Symptomatic hypoglycemia in children receiving oral purine analogues for treatment of childhood acute lymphoblastic leukemia

Antimetabolite-based continuation therapy is commonly used for childhood acute lymphoblastic leukemia (ALL) and hypoglycemia after prolonged fasting has been recently reported. We have found that spontaneous, symptomatic hypoglycemia (SH) may also occur in such patients. Between 1995 and 1999, patients treated according to the AIEOP-ALL-95 study received BFM-type intensive chemotherapy; mercaptopurine (6-MP) was given (60 mg/m(2)/days, orally for 14 days) during the second part of induction and during consolidation therapy (25 mg/m(2)/day, orally for 8 weeks); thioguanine (6-TG) was given during reinduction therapy with protocol II (60 mg/m(2)/day, orally for 14 days); continuation therapy consisted of a combination of 6-MP (50 mg/m(2)/day orally) and methotrexate (MTX, 20 mg/m(2)/weekly, i.m.). We reviewed the charts of all patients treated for childhood ALL at our two centers.
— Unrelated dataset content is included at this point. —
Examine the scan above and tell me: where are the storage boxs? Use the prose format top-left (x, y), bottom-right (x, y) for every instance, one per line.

This was done to assess the incidence and the characteristics of all episodes of SH: sweating, pallor, nausea, abdominal pain with or without transient alterations of alertness, in the presence of blood glucose level of under 60 mg/dl. Six of 86 patients (6.9%) developed 18 episodes of SH. Five were male, none was older than 5 years, and four were only 3 years old. SH episodes occurred during consolidation (n = 2), reinduction (n = 7), and continuation (n = 9) phases. SH is a rare complication associated with administration of the purine analogues, mercaptopurine and thioguanine to children with reduced fat storage and young age.